US Defense Secretary approved stripping of prisoners and threatening with dogs
Are there any depths below which this Bush regime can sink, or does the shock and awe of its policy of winning hearts and minds and spreading freedom and democracy continue to spiral downwards with every day that passes as new revelations reveal more lies, more murders, more details of a White House controlled it would seem by the cohorts of Satan?
According to the Bush regime, stripping defenceless prisoners naked, forcibly shaving them, suffocating them and setting dogs upon them is not torture, neither is sleep deprivation or continuous interrogation. It is simply "aggressive interrogation techniques".
However, according to the Geneva Convention, which the Bush regime has broken on numerous occasions, along with many other international treaties, the Bush regime in general and Ronald Rumsfeld in particular are guilty of war crimes.
The Geneva Convention relating to the Treatment of prisoners of War, Part 1, Article 3.1 condemns: "(a) Violence to life and person, in particular murder of all kinds, (b) mutilation, cruel treatment and torture;" and (c) Outrages upon personal dignity, in particular, humiliating and degrading treatment;"
According to secret papers released by the White House, US Defense Secretary Donald Rumsfeld signed documents drawing up guidelines for the treatment of prisoners of war held at Guantanamo Bay in Cuba, which are curiously reflected in the horrific scenes of torture meted out by US guards at Abu Ghraib prison, Baghdad.
Although the White House denies that Rumsfeld condoned torture, a closer look at the documentation reads like the writings of a psycopathic Medieval prison guard or what would be expected in a diary written by Himmler or Mengele.

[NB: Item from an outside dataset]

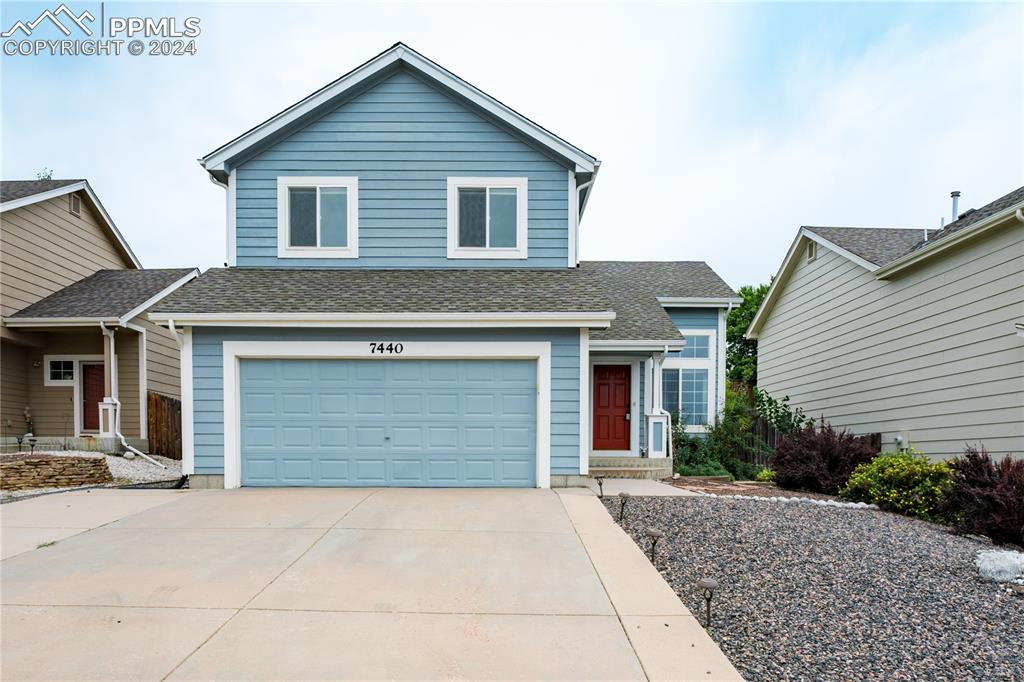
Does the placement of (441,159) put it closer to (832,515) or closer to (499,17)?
(499,17)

Donald Rumsfeld signed documents whose provisions came into force in December 2002. These documents permitted US personnel to strip defenceless prisoners naked, force them into "stress positions", set dogs upon them, force them to stand for hours on end, hold them in the darkness, interrogate them aggressively for up to 20 hours non-stop, forcibly shave them, enact "sleep adjustment" (depriving them of sleep) "changing the diet of a detainee" (urinate in the food?) and "water boarding", where water and towels make the prisoner feel he is suffocating.
Donald Rumsfeld may not call this torture. The Bush regime may not call this torture. However, the Geneva Convention classifies such treatment as torture and so does world public opinion, wholly and unanimously against this evil regime which is responsible for the deaths of thirteen thousand innocent people, the mutilation of many tens of thousands of others, for dropping cluster bombs into residential areas, for targeting civilian infra-structures by precision weaponry, for killing children, for placing human life at risk, for leaving swathes of territory with dangerously high radiation levels, for rape, for illegal imprisonment, for torture. The list just goes on and on and on.
There is a vast humantarian deficit in this regime which the people of the USA can redress democratically next November, closing the growing chasm between Washington and the international community and bringing the United States of America back into the hearts and minds of the rest of humanity.